**Required work:**
Copy the stretch of lines from the beginning through the line containing "Which is larger, the first", word for word.

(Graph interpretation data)
- - -

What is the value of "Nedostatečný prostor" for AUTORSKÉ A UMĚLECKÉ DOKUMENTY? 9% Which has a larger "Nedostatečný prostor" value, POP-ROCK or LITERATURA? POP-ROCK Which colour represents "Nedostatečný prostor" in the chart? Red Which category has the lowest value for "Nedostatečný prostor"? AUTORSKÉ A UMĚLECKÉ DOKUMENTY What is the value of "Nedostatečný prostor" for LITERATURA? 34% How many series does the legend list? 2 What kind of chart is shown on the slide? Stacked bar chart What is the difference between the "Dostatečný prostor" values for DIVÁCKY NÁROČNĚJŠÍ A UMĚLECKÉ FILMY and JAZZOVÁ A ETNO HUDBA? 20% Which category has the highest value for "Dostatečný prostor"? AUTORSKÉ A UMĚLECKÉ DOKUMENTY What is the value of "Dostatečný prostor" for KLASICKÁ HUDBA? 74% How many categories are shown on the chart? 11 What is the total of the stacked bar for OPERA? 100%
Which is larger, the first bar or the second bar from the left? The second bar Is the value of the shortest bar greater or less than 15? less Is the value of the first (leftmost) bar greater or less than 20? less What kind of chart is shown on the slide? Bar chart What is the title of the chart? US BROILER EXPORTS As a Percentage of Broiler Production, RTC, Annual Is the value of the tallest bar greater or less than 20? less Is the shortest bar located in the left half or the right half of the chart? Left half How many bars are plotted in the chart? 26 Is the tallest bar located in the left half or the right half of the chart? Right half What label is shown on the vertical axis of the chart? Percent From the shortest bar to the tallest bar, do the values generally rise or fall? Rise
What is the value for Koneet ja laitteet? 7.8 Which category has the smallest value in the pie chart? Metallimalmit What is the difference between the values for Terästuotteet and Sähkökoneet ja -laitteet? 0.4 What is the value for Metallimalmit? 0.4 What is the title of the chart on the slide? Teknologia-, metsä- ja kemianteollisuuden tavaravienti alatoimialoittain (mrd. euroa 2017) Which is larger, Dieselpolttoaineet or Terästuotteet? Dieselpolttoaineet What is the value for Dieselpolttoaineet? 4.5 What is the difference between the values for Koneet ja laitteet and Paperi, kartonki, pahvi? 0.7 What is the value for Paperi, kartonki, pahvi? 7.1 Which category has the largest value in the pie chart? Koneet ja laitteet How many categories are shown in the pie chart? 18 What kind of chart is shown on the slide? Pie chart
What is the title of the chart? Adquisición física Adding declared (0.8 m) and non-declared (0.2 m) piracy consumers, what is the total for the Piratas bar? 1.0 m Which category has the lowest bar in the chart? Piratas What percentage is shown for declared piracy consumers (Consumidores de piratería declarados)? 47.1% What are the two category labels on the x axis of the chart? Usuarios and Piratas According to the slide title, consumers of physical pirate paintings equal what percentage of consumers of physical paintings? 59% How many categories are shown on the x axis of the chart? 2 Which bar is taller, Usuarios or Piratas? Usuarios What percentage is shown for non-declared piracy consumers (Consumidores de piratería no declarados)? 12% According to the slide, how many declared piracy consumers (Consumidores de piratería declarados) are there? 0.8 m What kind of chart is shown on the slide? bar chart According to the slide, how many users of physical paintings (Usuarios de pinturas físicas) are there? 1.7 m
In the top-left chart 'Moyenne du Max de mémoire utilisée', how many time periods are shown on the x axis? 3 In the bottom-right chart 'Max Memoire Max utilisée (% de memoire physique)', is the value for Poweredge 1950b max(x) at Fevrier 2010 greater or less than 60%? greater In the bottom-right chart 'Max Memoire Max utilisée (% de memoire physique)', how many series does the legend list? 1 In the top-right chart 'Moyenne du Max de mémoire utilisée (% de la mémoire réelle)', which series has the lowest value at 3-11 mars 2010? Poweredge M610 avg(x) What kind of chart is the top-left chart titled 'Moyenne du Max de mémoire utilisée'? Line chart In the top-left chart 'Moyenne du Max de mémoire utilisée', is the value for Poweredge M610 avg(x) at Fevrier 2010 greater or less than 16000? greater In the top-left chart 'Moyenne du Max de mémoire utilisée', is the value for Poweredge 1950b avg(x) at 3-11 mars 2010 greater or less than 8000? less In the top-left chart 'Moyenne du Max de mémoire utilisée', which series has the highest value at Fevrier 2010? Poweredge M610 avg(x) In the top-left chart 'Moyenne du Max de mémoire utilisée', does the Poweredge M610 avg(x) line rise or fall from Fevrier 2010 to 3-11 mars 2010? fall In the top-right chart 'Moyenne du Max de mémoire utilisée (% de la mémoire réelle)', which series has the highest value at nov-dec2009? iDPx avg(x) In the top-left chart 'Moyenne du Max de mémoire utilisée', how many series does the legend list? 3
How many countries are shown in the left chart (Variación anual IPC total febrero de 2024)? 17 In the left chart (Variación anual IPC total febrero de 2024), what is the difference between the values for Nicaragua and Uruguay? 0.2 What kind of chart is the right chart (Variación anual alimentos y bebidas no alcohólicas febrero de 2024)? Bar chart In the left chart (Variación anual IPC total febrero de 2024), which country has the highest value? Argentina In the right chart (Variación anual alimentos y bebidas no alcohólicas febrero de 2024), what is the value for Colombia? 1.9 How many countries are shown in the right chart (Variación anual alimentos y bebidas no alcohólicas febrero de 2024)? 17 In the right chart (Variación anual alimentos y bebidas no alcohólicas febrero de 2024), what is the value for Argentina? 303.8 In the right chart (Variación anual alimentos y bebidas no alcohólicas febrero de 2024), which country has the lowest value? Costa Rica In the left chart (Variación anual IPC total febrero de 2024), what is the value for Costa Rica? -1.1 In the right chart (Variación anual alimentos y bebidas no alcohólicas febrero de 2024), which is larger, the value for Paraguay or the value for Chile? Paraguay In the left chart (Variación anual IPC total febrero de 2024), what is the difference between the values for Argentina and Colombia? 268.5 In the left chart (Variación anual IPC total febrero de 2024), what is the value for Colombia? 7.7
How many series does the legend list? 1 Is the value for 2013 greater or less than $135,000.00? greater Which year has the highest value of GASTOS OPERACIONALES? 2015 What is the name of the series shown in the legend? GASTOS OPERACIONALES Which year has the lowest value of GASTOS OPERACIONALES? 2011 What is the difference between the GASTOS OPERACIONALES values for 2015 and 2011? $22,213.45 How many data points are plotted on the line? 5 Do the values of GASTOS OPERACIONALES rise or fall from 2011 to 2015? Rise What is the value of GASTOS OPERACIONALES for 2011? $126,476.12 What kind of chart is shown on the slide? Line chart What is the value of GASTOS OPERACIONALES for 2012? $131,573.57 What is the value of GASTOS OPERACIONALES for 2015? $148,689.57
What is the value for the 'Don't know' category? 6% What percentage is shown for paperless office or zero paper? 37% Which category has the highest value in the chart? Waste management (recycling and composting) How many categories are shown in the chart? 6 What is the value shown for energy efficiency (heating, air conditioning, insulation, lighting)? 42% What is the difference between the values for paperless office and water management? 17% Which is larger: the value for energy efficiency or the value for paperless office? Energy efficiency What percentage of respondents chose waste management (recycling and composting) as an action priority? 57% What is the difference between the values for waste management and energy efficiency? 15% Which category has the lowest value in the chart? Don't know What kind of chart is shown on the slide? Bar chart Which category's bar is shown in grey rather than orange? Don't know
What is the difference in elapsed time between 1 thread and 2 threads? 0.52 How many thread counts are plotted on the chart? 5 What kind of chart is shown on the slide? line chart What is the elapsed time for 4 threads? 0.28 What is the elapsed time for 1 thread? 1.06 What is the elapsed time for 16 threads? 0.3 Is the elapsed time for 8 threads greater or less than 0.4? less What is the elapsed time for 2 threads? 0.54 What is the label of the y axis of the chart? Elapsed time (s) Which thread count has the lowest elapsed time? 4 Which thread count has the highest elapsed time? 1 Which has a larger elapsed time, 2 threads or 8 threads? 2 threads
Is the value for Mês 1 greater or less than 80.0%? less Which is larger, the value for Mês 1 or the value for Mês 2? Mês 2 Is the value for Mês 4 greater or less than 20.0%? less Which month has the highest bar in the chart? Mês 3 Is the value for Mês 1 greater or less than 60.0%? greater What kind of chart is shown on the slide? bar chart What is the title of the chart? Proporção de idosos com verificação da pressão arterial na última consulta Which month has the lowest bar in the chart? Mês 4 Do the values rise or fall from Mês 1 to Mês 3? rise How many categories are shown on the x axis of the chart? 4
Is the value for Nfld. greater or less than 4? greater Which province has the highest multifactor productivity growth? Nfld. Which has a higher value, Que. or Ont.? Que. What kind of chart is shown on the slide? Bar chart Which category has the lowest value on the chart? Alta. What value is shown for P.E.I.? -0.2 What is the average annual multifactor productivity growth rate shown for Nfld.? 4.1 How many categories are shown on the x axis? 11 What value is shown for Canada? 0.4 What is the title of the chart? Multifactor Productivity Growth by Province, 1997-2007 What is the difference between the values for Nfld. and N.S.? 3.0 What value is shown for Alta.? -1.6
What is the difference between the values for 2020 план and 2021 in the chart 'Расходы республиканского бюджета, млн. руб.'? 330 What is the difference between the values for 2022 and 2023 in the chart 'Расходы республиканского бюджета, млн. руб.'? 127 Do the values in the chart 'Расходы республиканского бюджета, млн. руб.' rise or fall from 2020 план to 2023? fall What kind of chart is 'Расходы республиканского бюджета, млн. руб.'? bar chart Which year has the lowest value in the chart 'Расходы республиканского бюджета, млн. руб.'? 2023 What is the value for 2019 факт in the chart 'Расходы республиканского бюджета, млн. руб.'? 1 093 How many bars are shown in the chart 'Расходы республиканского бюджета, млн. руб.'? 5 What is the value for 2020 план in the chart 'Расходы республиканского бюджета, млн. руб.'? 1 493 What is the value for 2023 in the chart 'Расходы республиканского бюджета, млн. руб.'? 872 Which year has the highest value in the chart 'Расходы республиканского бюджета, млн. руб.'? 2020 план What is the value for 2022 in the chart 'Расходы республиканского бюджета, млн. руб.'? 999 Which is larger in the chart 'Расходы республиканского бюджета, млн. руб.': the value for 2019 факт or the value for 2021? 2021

- - -

**Solved problem:**
What is the value of "Nedostatečný prostor" for AUTORSKÉ A UMĚLECKÉ DOKUMENTY? 9% Which has a larger "Nedostatečný prostor" value, POP-ROCK or LITERATURA? POP-ROCK Which colour represents "Nedostatečný prostor" in the chart? Red Which category has the lowest value for "Nedostatečný prostor"? AUTORSKÉ A UMĚLECKÉ DOKUMENTY What is the value of "Nedostatečný prostor" for LITERATURA? 34% How many series does the legend list? 2 What kind of chart is shown on the slide? Stacked bar chart What is the difference between the "Dostatečný prostor" values for DIVÁCKY NÁROČNĚJŠÍ A UMĚLECKÉ FILMY and JAZZOVÁ A ETNO HUDBA? 20% Which category has the highest value for "Dostatečný prostor"? AUTORSKÉ A UMĚLECKÉ DOKUMENTY What is the value of "Dostatečný prostor" for KLASICKÁ HUDBA? 74% How many categories are shown on the chart? 11 What is the total of the stacked bar for OPERA? 100%
Which is larger, the first bar or the second bar from the left? The second bar Is the value of the shortest bar greater or less than 15? less Is the value of the first (leftmost) bar greater or less than 20? less What kind of chart is shown on the slide? Bar chart What is the title of the chart? US BROILER EXPORTS As a Percentage of Broiler Production, RTC, Annual Is the value of the tallest bar greater or less than 20? less Is the shortest bar located in the left half or the right half of the chart? Left half How many bars are plotted in the chart? 26 Is the tallest bar located in the left half or the right half of the chart? Right half What label is shown on the vertical axis of the chart? Percent From the shortest bar to the tallest bar, do the values generally rise or fall? Rise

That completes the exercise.